As stated in the blog post, “predictive analytics is the practice of extracting patterns from information to predict future trends and outcomes. Typically used as a decision-making guide, predictive analytics is steadily impacting the way in which governments will design and deliver public services to their citizens.”
The success of predictive analytics tools hinges on overcoming some key big data analytics challenges.
Firstly, they must consolidate and integrate data from across a range of sources, including complex legacy systems, isolated information groups, and data from external sources that maintain citizen information. With so many sources, the amount of data is overwhelmingly large.
To derive analyses and value from these systems, the key questions to ask are, ‘What information is important?’ And, ‘How do the pieces of information fit together?’
Historically, the big data wave has been poor at answering these questions, and reliance is still on human intervention to reach decisions, determine directions and remove the noise from the real message.
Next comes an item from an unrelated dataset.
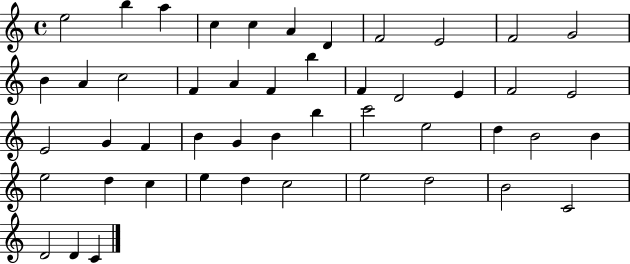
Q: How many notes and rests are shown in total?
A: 48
The key for humans to navigate this effectively is to recognise patterns in the data, and this is where machines can assist.
Secondly, of the data landscape, 80% is unstructured data. That is, the data is contained in documents, emails, images or social media text-based posts rather than structured databases. Where structured databases provide a level of consistency in format and metadata, unstructured data requires a level of organisation prior to any analysis activity. The aim is to establish context and connections to structured data sources. This e-discovery activity can be complex and costly particularly in the review phase where traditionally every piece of data would have to be read by a human, sometimes involving armies of humans.
Taking some steps towards breaking through this challenge is the practice of predictive coding. This involves a level of machine intelligence where systems are taught by human subject matter experts to gather data, perform analysis and make decisions about what is relevant. In large, complex information environments, machines are taught to do the heavy lifting which in the long run can cut the cost of e-discovery significantly. The downside of predictive coding is that media files like video, images and audio cannot be read.
Another method of unstructured content organisation is automated metadata tagging for classification, description, indexing and management of content. In the case of automated tagging, a machine is taught via rules, suggestion-based tuning and previous experience to apply tags to content.
However, predictive coding and automated tagging highlight the third big data analysis challenge: imperfect data. As with all learning experiences, mistakes will be made by both machine and human. Humans must learn how to teach the machine, and the machine must go through the learning curve of understanding subject matter and reaching relevant conclusions.
But more significantly, the challenge of garbage in-garbage out remains at large. Because the machine is learning, if human input is incorrect, or there are errors in the source data, then the machine will arrive at incorrect conclusions. As a result, predictive coding and automated tagging are not completely trusted to deliver the same outcomes as a human eyeball activity.
And finally, there is the challenge of de-identifying data so that the identity of a person cannot be determined. This activity is often underestimated as conclusions are drawn around the importance and use of the data prior to release. A recent example was in New York City where taxi trip logs were made available. Within a short space of time, it was found that despite some anonomisation it could easily be determined who drove what vehicle, a driver’s gross income and where they live. There is ongoing debate about whether de-identification works and whether you can truly anonomise a dataset.
While there are no quick fixes or out of the box solutions to these complex problems, awareness and discussion are crucial to moving towards resolution. In particular, progressively overcoming the unstructured data issue would mean a significant contribution to the data landscape.